Work required - Using the records below, repeat exactly the lines from the one holding "[researcher-annotated camera trap]" through the one holding "common name: rat", both ends included, and no others.

Data shown -

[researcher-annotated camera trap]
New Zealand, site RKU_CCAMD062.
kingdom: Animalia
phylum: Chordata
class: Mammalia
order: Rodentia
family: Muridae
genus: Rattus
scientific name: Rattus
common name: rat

---

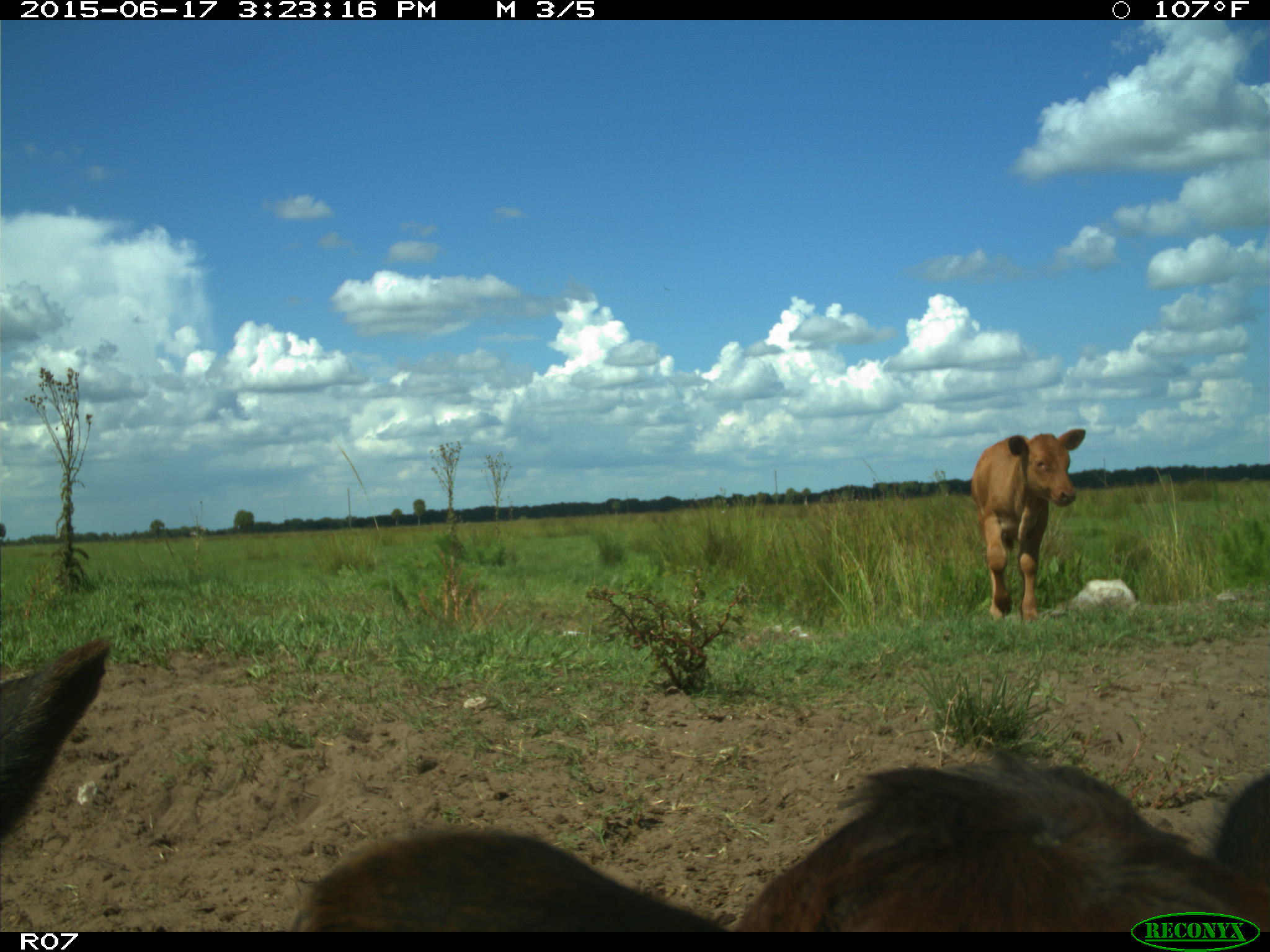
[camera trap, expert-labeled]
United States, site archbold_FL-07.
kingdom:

...

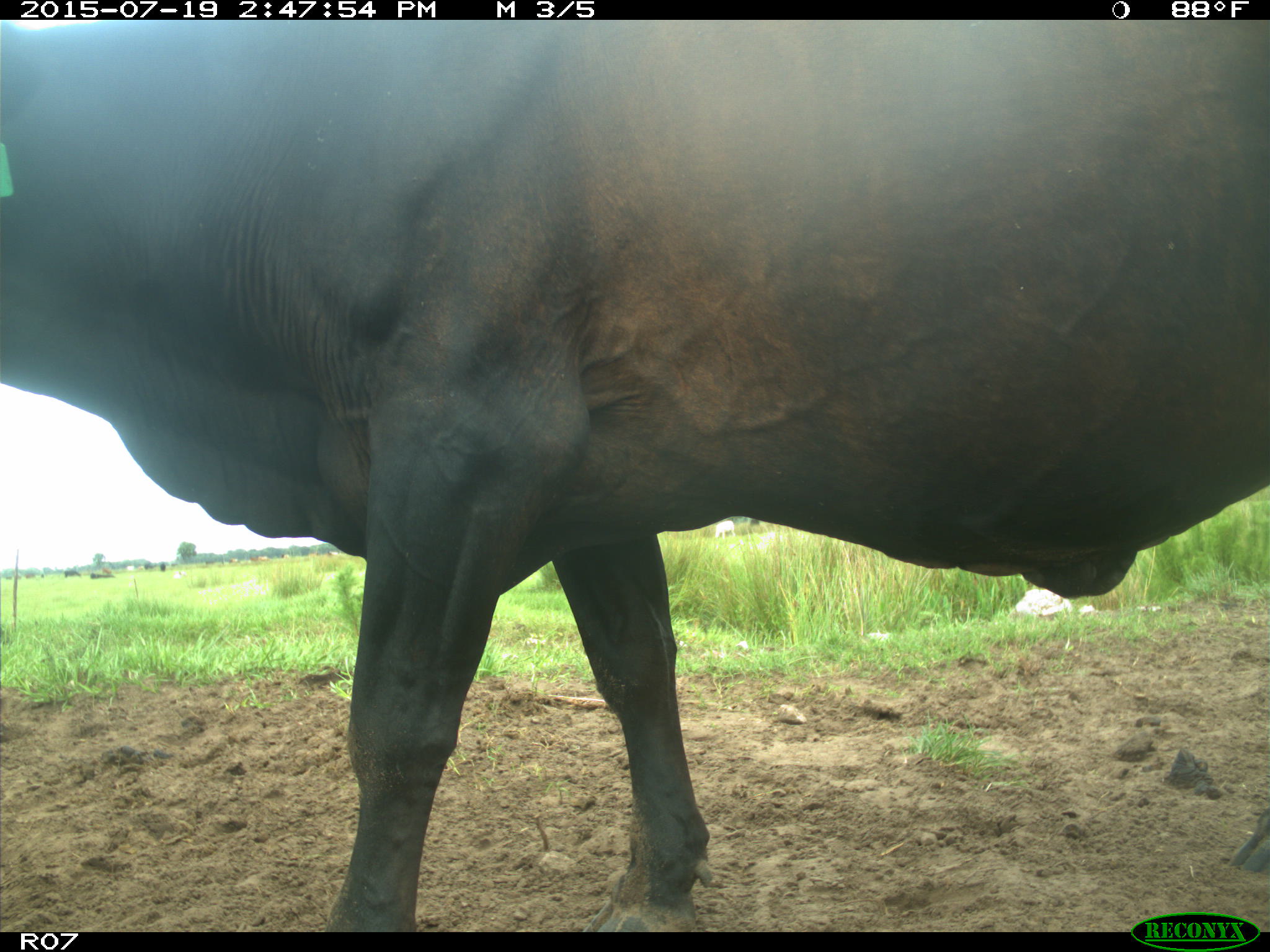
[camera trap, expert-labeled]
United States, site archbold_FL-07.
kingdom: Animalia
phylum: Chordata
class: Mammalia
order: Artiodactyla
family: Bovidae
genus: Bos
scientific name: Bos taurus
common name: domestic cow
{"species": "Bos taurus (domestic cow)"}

Result for this task -
[researcher-annotated camera trap]
New Zealand, site RKU_CCAMD062.
kingdom: Animalia
phylum: Chordata
class: Mammalia
order: Rodentia
family: Muridae
genus: Rattus
scientific name: Rattus
common name: rat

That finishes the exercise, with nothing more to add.